Senza utilizzare il termine “coprifuoco”, più impegnativo dal punto di vista degli equilibri politici. «Forse l’unica spiegazione che riesco a dare – conclude Lorini – è quella di voler limitare gli spostamenti delle persone. Per il resto, è una scelta che non possiamo comprendere, ma solo accettare per il fine primario di salvaguardare la salute pubblica».
Gli sforzi annullati
Giacomo Calderelli, tra le anime del nuovo cinema PostModernissimo di Perugia, ritiene che uno dei problemi principali dell’annuncio di Conte sia quello di aver riacceso la paura dei cittadini verso cinema e teatri: «Avevamo fatto molto per far capire, attraverso il rispetto rigido dei protocolli, che le sale erano un luogo sicuro. La stagione si stava riprendendo proprio perché era passato un messaggio di sicurezza. Conte ci ha fatto sentire un po’ soli».
Caldarelli racconta la difficoltà di aver dovuto «combattere contro il gigante mediatico del Covid. Per le singole sale è stato difficilissimo raccontare una storia diversa da quella delle prime pagine dei giornali», ovvero che cinema e teatri non erano luoghi di possibile contagio, a differenza di tante altre occasioni di socialità che hanno contribuito alla recrudescenza del virus. E aggiunge: «Se chiudi i cinema e i teatri, allora stai asserendo che non sono luoghi sicuri».
Cinzia Spanò sta camminando verso il Teatro Elfo Puccini di Milano: la sera del 25 ottobre reciterà nell’ultima replica dello spettacolo Tutto quello che volevo. Si ferma e riflette sul Dpcm appena emanato: «Quando, a marzo, c’è stata la prima chiusura, non mi sono pronunciata – racconta l’attrice -. La pandemia era così sorprendente che la chiusura dei teatri mi è sembrata fisiologica e l’ho accettata. Questa volta qui non ce la faccio a capire la scelta del governo». Spanò rivela quello che ha potuto osservare lei, stando sul palco: gel igienizzante ovunque, sale a capienza ridotta, con meno della metà dei posti disponibili occupati, e spettatori ligi nel tenere su la mascherina.
La questione sussidi
«La pandemia non finirà domani. Per questo serve verificare l’efficacia dei protocolli, per capire come far convivere le varie attività con la presenza del virus. Ebbene – afferma – nei teatri quei protocolli hanno funzionato.

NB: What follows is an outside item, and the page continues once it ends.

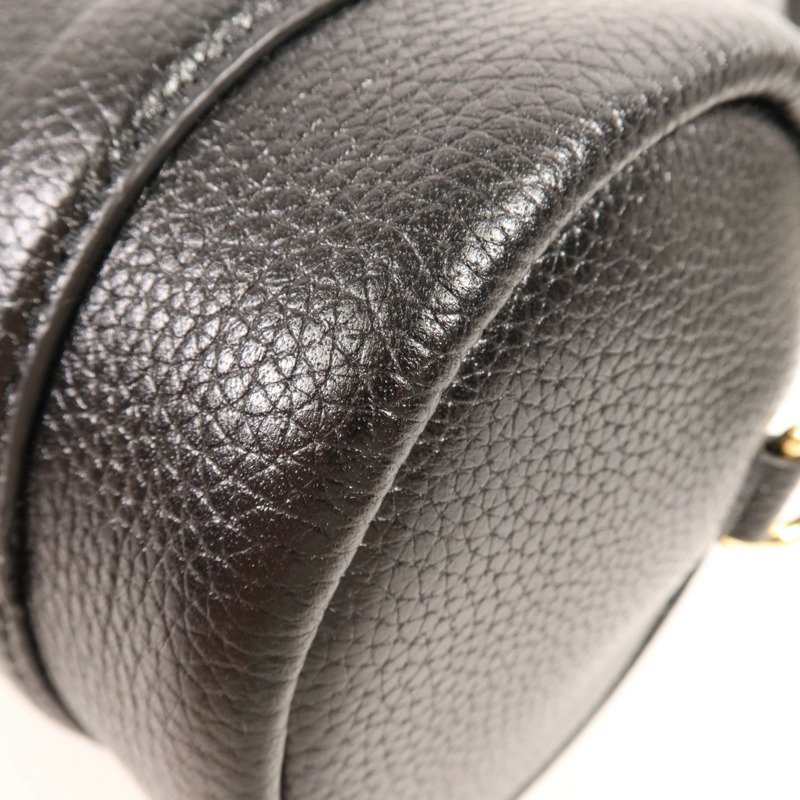 MARC JACOBS 牛皮皮革Mini Duffle Bag金扣手挽肩背兩用袋-11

Un solo contagio da giugno a oggi: perché sono stati chiusi?». Spanò rammenta lo sforzo economico fatto dai titolari delle strutture per adeguarle agli standard di sicurezza. Va detto che il ministero per i Beni culturali, anche a settembre e ottobre, ha dato sussidi a cinema e teatri per sostenerne la ripresa. «Ma se gli attori non salgono sul palco, i teatri non possono pagarli. Intanto, stiamo ancora aspettando i mille euro dei mesi di giugno e luglio: così non ce la facciamo». Spanò chiede più attenzione per i lavoratori del mondo dello spettacolo, «per tutti, non solo per gli artisti».

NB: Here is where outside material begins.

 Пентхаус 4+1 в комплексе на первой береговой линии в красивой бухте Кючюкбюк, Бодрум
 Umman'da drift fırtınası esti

Ha tante perplessità sull’ultimo provvedimento del governo. Ma ci tiene a precisare che «i teatri non si tengono aperti solo per un problema occupazionale, ma perché rappresentano una forma di resistenza. È l’attività più antica dell’uomo quella di raccontare storie, sono luoghi di ispirazione. Non critico la scelta di tenere aperti i luoghi di culto. Ma anche il teatro, ricordatelo, è un luogo di culto dove avviene uno degli ultimi riti laici concessi all’uomo».